Kalsifikasi tersebar atau beberapa lebih umum di kelompok studi kami dan dapat dianggap sebagai akibat dari hipoksia kronis dan kematian sel (4), tidak hanya temuan histologis normal atau fenomena penuaan (3, 9) (Gbr. 3). Nekrosis (jarang) (kurang dari 30%) mencari dan melihat hanya pada pasien dengan poket dalam (tengah dan apikal) (Gbr. 4). Nekrosis menyeluruh terlihat hanya pada bagian akar yang berdekatan dengan kantong apikal. Hasil ini menunjukkan bahwa selama saluran utama tidak serius terlibat pulpa, seluruh pulpa akan bertahan meskipun satu atau lebih kanal lateral, atau sejumlah tubulus dentin, terlibat (1).

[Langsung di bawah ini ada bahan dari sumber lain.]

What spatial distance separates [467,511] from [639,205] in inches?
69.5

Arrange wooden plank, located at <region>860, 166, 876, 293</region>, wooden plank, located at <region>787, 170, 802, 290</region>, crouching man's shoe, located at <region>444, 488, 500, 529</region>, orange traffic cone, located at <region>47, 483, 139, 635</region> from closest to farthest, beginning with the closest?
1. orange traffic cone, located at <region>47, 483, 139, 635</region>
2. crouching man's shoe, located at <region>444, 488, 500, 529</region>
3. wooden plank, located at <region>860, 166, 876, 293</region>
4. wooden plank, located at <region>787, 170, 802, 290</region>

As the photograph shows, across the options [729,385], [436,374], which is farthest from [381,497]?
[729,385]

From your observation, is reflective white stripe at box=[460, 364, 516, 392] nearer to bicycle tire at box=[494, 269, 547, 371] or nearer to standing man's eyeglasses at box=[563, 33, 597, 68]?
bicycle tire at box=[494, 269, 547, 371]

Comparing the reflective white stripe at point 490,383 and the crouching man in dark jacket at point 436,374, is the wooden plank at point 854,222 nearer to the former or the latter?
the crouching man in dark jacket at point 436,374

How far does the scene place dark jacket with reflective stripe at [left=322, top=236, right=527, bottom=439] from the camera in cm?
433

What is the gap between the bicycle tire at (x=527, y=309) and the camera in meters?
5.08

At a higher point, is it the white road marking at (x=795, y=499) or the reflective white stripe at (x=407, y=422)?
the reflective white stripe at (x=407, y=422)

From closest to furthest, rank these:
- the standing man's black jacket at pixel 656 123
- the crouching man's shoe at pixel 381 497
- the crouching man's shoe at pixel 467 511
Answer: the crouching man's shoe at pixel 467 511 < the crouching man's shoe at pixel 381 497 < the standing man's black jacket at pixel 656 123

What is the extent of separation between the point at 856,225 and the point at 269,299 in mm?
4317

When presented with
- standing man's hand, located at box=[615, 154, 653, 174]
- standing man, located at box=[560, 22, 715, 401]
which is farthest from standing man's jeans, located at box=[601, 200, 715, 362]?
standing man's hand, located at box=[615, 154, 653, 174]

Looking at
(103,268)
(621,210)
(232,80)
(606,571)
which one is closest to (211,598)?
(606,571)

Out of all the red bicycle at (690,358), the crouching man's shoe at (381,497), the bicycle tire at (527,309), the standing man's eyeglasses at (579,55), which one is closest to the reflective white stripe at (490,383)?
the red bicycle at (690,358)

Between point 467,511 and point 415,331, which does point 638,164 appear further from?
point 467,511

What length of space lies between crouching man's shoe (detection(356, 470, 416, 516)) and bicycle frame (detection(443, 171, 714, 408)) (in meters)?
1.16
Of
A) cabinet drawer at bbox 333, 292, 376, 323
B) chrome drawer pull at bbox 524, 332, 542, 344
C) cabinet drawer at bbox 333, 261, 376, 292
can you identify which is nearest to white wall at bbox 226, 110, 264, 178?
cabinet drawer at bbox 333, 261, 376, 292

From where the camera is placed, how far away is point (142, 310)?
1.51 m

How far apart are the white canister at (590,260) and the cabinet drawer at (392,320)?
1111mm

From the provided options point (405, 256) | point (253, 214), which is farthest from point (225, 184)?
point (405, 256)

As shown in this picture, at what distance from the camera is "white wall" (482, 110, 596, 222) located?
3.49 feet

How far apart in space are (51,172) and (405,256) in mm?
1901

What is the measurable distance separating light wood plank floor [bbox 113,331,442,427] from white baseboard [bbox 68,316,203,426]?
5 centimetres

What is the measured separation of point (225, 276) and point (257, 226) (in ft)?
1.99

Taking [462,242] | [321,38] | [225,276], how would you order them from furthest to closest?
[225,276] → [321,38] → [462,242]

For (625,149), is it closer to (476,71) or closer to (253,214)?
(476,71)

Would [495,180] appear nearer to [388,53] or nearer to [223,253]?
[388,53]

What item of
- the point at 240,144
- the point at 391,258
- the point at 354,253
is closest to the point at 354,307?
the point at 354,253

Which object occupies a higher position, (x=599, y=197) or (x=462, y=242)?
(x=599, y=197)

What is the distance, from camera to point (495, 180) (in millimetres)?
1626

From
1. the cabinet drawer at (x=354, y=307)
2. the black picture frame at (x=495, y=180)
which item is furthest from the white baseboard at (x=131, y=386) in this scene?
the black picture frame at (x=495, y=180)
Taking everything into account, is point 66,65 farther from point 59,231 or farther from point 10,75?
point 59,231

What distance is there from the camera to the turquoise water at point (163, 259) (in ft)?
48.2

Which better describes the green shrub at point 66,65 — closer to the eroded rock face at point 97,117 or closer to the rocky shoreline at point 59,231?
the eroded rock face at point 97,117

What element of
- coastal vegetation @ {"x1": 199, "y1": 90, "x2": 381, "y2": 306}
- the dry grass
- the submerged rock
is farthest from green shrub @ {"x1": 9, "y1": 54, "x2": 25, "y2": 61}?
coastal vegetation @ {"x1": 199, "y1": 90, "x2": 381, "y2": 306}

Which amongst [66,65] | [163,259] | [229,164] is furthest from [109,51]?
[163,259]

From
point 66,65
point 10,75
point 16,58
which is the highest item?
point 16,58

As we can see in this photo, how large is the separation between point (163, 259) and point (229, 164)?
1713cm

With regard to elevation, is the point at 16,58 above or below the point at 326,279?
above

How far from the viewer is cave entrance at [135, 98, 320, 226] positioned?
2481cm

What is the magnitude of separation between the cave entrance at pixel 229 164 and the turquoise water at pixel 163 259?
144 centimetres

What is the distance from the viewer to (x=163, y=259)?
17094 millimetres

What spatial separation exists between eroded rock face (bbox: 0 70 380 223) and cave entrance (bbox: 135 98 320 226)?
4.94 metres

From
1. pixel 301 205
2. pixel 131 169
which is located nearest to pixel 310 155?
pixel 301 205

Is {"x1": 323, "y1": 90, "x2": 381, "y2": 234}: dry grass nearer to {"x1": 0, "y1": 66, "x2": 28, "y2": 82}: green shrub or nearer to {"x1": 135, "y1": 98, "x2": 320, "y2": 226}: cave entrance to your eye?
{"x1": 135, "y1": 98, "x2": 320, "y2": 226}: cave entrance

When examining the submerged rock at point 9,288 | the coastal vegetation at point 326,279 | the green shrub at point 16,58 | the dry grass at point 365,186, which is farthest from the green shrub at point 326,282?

Kami menunjukkan bahwa fibrosis dan kalsifikasi (ganda dan difus) adalah perubahan yang paling lazim dari pulpa, tetapi inflamasidan nekrosis mnyeluruh jarang dan kadang-kadang hasil dari keterlibatan apikal dengan penyakit periodontal. Ini sejalan dengan beberapa laporan sebelumnya (1, 4); dan berbeda dengan beberapa orang lain (3, 9). Kami menemukan bahwa poket superfisial (korona), fibrosis yang lebih menonjol dari dalam (apikal) kantong. Hal ini dapat menjelaskan bahwa reaksi terhadap kedalaman poket meningkatkan produksi kolagen, dan sebagai kedalaman poket, perubahan reaksi pulpa ke kalsifikasi dystrofi dan bahkan nekrosis menyeluruh seperti yang kita tunjukkan. Data kami dalam perselisihan dengan laporan sebelumnya yang mengklaim bahwa tidak ada korelasi antara kedalaman poket periodontal dan penyakit pulpa (5). Kesimpulannya, penyakit periodontal tahap lanjut dapat mempengaruhi jaringan pulpa. Fibrosis dan kalsifikasi adalah perubahan yang paling lazim. Nekrosis pulpa jarang terjadi dan hanya pada gigi dengan poket apikal yang dalam. Perubahan pulpa dapat membahayakan perawatan saluran akar pada gigi. Pertimbangan yang cermat dari diagnostik dan perencanaan perawatan pada pasien dengan masalah endodontikperiodontal sangat dianjurkan.

10

REFERENSI 1. Langeland K, Rodrigues H, Dowden W. Periodontal disease, bacteria, and pulpal histopathology. Oral Surg Oral Med Oral Pathol. 1974 Feb;37(2):257270. 2. Belk CE, Gutmann JL. Perspectives, controversies and directives on pulpalperiodontal relationships. J Can Dent Assoc. 1990 Nov; 56(11):1013-1017. 3. Czarnecki RT, Schilder H. A histological evaluation of the human pulp in teeth with varying degrees of periodontal disease. J Endod. 1979 Aug;5(8):242-253. 4. Seltzer S, Bender IB, Ziontz M. The interrelationship of pulp and periodontal disease. Oral Surg Oral Med Oral Pathol. 1963 Dec; 16:1474-1490. 5. Bender IB, Seltzer S. The effect of periodontal disease on the pulp. Oral Surg Oral Med Oral Pathol. 1972 Mar; 33(3):458-474. 6. Mazur B, Massler M. Influence of periodontal disease on the dental pulp. Oral Surg Oral Med Oral Pathol. 1964 May;17:592-603. 7. Dongari A, Lambrianidis T. Periodontally derived pulpal lesions. Endod Dent Traumatol. 1988 Apr; 4(2):49-54. 8. Yaltirik M, Ozbas H, Bilgic B, Issever H. Reactions of connective tissue to mineral trioxide aggregate and amalgam. J Endod. 2004 Feb; 30(2):95-99. 9. Torabinejad M, Kiger RD. A histologic evaluation of dental pulp tissue of a patient with periodontal disease. Oral Surg Oral Med Oral Pathol. 1985 Feb; 59(2):198- 200. 10. Harrington GW, Steiner DR, Ammons WF. The periodontal-endodontic controversy. Periodontol 2000. 2002; 30:123-130. 11. Cohen S, Hargreaves KM, editors. Pathways of the pulp. 9th editon. New York: Mosby; 2006.